Given records
----------------------------------------

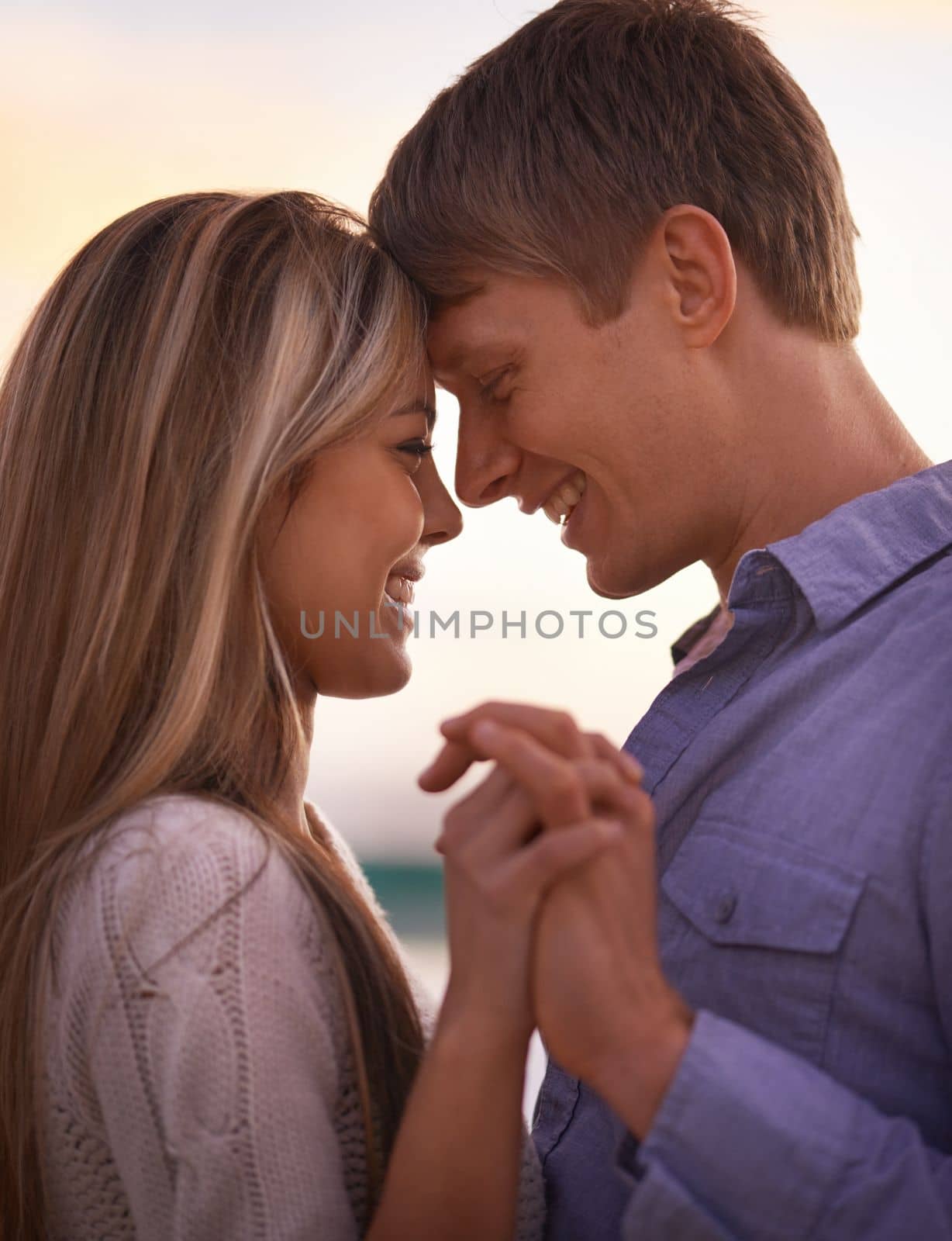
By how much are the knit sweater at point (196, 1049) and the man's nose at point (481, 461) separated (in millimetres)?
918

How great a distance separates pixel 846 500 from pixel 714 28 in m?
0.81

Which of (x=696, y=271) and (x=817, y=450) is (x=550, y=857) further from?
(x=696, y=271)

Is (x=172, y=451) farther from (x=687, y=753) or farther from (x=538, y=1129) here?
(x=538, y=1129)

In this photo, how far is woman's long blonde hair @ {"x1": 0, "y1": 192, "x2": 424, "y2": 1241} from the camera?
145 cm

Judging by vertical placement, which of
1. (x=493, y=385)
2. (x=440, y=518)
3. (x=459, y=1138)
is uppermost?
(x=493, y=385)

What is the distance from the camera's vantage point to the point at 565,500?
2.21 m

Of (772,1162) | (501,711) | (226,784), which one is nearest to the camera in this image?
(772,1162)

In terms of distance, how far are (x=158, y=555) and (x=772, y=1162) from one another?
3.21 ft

----------------------------------------

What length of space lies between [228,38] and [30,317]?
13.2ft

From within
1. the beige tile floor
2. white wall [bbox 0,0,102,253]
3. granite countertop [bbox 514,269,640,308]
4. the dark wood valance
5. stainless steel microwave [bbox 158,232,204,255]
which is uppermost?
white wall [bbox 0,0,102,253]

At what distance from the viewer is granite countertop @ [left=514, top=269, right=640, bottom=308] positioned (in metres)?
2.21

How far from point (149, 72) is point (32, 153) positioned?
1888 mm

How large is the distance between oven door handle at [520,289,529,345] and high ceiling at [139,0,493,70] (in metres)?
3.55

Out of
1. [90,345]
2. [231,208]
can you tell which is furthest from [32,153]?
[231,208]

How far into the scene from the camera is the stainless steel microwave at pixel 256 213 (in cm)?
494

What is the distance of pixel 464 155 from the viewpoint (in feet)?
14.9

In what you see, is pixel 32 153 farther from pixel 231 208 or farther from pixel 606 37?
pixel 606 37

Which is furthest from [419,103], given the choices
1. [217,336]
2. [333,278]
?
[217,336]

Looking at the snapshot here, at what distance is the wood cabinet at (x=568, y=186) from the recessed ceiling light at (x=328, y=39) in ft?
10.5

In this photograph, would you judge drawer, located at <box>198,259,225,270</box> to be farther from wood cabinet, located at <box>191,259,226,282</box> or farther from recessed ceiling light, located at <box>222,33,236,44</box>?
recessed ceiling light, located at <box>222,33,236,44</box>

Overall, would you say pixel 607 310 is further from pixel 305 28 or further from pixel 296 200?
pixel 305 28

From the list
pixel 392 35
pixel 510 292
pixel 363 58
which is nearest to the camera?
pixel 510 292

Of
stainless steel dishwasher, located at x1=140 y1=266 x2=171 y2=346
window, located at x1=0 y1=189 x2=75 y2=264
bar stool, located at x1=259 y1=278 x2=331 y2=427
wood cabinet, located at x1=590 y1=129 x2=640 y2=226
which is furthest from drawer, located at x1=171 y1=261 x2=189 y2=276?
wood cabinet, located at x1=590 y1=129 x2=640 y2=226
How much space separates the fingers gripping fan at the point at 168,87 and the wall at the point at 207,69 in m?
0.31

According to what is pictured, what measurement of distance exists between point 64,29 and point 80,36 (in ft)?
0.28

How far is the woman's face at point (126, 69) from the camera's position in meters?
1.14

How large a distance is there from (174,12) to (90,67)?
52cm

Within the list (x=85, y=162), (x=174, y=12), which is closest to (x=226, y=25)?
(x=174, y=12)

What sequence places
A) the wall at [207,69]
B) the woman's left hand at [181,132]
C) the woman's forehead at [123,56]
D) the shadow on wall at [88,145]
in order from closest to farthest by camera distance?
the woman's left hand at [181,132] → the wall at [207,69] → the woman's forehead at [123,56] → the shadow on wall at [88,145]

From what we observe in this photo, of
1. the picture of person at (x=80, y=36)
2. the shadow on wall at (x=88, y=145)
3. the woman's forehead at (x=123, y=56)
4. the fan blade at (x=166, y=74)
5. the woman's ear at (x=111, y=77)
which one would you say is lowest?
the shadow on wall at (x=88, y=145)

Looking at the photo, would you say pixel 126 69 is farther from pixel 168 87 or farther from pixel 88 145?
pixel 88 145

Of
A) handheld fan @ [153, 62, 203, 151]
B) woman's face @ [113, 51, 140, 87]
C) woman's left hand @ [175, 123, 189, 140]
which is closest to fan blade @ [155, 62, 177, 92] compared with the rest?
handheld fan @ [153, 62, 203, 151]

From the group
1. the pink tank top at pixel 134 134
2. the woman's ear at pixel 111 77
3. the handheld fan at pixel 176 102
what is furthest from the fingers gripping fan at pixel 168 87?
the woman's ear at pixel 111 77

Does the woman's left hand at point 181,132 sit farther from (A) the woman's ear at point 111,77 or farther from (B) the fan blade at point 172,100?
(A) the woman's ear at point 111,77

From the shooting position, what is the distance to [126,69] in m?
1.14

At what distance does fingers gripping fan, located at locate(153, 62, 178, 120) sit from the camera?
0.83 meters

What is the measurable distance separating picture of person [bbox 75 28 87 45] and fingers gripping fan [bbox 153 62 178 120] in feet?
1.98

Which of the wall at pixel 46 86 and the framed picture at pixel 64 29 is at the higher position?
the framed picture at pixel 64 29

----------------------------------------

Given problem
Gather every line in the two blocks above that contains the string "handheld", matching case exactly.

Response
A) handheld fan @ [153, 62, 203, 151]
handheld fan @ [153, 62, 203, 151]
3. the handheld fan at pixel 176 102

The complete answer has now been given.